The Vietnam War was a war like no other. It was the beginning of an era where war efforts were seen with great distaste and this particular war saw the great exposure of bitterness toward politicians and even toward those that fought. With a draft intact, there was even a sense of being stuck in a situation where you possessed absolutely no control. Tim O'Brien addresses these predicaments with brutal honesty above everything else and it makes for an era-defining work of literature. It is not a military novel that you would find written by Tom Clancy, nor it is a memoir telling the story from beginning to end about a soldier that survived war. It is not meant to be. It is meant to be an opportunity to somebody to know how it feels to have been a soldier in the Vietnam War and what kind of weight one would carry during this intense period of time. O'Brien makes his case by the content that he presents and not its chronology. That is how he wanted it and it works for what he is trying to say.
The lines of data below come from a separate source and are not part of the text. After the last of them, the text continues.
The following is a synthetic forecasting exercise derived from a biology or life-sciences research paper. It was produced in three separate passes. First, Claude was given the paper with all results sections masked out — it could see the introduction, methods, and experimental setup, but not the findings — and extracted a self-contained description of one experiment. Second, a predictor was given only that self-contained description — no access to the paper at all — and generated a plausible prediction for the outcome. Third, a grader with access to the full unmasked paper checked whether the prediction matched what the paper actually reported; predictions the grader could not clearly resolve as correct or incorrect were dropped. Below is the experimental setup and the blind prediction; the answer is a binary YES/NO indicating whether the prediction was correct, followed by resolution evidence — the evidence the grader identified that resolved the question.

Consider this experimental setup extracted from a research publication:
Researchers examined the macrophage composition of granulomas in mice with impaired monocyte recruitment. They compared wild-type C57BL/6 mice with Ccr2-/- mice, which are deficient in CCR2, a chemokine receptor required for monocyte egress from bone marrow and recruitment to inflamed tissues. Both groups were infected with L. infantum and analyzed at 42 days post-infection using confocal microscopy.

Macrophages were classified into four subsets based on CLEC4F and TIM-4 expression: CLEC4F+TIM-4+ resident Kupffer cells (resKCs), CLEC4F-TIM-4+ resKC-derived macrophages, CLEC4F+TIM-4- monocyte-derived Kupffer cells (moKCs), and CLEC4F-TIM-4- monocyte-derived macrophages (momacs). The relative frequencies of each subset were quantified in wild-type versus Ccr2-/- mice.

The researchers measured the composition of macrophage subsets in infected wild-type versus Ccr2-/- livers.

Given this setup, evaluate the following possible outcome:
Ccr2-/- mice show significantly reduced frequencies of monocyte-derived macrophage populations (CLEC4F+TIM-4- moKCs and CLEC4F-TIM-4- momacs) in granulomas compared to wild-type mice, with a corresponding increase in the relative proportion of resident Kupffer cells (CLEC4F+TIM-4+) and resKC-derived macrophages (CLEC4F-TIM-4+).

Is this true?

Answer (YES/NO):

I thought it was a very good novel. I felt it really said what it needed to say and I left it aware of the misunderstanding that those of else who do not know what it is to be in war flows throughout the minds of several Americans. I would definitely check it out, especially when looking to define this particular period of time. Keep in mind that this is a collection of stories, not a novel, short story, or memoir, but a collection of stories with the tone of a memoir. In addition, even though the characters may be based off of real people, it is the great intent of Tim O'Brien to see this as a work of fiction.